Results Snapshot

This page is the current paper-facing ledger for the local canonical proxy run. Generated outputs remain under ignored artifacts/, reports/, and external DATA_DIR locations; selected figures are copied into docs/assets/images/modeling/.

Current Verdict

The repo has a complete no-NBBO proxy research package: data panel, model implementations, feature-schema artifacts, validation-only tuning artifacts, forecast/ranking/strategy tables, figures, and analysis notes.
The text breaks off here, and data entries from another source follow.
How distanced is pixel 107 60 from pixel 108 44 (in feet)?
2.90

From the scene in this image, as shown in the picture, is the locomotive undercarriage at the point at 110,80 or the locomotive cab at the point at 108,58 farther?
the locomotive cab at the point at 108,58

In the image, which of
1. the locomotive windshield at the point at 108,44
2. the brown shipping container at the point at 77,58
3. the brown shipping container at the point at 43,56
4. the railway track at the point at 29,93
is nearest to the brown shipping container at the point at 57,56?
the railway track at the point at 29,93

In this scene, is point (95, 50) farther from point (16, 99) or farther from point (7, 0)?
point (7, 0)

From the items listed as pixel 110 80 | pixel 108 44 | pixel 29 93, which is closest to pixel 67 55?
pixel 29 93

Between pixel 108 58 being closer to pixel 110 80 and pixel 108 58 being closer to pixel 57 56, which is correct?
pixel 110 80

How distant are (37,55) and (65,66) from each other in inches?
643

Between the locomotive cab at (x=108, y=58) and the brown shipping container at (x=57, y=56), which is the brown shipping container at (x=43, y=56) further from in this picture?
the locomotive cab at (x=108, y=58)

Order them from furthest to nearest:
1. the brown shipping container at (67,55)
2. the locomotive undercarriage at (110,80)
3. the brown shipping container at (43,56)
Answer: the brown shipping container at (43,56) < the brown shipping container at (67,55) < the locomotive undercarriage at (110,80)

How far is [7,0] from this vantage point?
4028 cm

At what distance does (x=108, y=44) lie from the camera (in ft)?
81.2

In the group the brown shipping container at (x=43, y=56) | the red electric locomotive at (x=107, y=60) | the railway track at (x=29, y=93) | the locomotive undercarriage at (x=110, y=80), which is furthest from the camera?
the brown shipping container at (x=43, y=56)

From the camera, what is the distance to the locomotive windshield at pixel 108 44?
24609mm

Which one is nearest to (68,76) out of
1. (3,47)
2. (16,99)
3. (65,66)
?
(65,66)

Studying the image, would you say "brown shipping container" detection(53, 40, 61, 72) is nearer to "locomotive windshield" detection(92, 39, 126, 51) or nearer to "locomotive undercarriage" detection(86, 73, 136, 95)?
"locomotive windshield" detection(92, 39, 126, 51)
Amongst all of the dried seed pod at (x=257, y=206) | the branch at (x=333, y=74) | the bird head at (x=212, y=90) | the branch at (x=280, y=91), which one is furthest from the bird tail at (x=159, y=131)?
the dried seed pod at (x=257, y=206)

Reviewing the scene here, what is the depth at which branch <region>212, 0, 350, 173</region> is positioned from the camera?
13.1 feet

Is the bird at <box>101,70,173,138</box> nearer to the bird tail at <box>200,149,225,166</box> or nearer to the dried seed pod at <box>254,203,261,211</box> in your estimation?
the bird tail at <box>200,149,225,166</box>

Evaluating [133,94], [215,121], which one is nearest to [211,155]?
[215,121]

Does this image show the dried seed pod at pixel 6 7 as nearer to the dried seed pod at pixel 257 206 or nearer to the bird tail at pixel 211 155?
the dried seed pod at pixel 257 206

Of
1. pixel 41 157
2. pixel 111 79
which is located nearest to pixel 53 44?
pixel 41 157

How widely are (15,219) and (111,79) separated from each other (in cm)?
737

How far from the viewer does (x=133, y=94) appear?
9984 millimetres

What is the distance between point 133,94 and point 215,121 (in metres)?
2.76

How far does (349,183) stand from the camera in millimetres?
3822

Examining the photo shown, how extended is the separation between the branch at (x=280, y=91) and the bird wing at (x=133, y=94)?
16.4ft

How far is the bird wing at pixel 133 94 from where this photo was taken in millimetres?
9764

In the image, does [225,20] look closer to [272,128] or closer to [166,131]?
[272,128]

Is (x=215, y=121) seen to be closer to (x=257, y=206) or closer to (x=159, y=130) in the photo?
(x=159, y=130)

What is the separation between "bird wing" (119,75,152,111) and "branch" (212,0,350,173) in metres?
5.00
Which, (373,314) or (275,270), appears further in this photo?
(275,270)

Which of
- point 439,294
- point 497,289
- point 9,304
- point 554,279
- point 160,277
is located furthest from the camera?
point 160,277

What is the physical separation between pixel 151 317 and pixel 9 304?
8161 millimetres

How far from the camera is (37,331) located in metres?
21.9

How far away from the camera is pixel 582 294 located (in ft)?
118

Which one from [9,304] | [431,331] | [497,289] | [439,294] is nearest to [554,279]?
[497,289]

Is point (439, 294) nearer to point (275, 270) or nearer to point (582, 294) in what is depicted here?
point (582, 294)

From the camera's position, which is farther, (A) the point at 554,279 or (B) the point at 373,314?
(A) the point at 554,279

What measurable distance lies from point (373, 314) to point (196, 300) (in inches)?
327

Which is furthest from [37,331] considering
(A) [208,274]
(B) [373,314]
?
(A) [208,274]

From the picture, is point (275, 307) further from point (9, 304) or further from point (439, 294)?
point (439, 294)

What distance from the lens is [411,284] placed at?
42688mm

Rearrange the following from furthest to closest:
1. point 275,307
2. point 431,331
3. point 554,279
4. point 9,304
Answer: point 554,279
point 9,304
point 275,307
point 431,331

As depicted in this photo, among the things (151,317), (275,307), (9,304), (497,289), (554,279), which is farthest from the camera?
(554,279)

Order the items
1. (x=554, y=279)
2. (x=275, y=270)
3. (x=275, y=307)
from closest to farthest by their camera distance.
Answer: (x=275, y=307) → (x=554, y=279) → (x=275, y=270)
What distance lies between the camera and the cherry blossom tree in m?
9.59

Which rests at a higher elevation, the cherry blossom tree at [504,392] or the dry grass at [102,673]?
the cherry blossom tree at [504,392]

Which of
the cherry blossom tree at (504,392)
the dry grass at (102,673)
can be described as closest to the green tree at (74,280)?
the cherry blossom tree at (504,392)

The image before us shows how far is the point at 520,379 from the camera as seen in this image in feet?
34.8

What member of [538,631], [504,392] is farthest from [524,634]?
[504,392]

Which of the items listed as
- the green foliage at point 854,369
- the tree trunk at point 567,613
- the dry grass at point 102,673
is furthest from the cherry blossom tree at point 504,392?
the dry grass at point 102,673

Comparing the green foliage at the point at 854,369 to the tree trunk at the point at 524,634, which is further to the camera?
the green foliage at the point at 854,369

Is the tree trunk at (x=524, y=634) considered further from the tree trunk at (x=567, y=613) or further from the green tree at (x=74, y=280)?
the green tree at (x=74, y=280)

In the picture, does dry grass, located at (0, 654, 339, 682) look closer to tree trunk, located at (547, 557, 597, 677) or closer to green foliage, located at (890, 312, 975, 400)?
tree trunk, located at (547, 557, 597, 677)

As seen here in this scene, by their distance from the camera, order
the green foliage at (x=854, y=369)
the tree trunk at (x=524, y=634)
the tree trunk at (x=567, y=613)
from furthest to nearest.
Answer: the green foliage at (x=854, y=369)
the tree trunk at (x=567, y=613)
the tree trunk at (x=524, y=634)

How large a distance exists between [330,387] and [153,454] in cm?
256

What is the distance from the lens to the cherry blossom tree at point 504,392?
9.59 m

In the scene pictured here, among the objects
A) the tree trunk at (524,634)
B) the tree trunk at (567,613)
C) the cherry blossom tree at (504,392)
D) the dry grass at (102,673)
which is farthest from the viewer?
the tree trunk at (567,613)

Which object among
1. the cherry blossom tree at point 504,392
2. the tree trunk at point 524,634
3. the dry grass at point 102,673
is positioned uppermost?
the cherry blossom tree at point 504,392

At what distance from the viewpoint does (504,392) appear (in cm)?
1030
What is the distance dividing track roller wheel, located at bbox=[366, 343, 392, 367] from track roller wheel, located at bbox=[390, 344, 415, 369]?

It is good enough for internal research review and a conservative working-paper draft. It is not good enough for paper-grade execution claims. All current option prices are trade-aggregate proxies, not bid/ask, OPRA, or NBBO. The execution grade remains no_nbbo_trade_proxy; paper_grade=false.

The 2026-05-12 same-code feature ablation is negative for FE V2: the default fe_v2_sec_xbrl schema underperforms fe_v1_legacy on locked-test ranking and headline C2C proxy economics. Per SPEC.md, this is reported as a diagnostic finding rather than cherry-picked away.

Research Question

The paper-facing question is:

Can models improve trading decisions around option-implied earnings event variance mispricing?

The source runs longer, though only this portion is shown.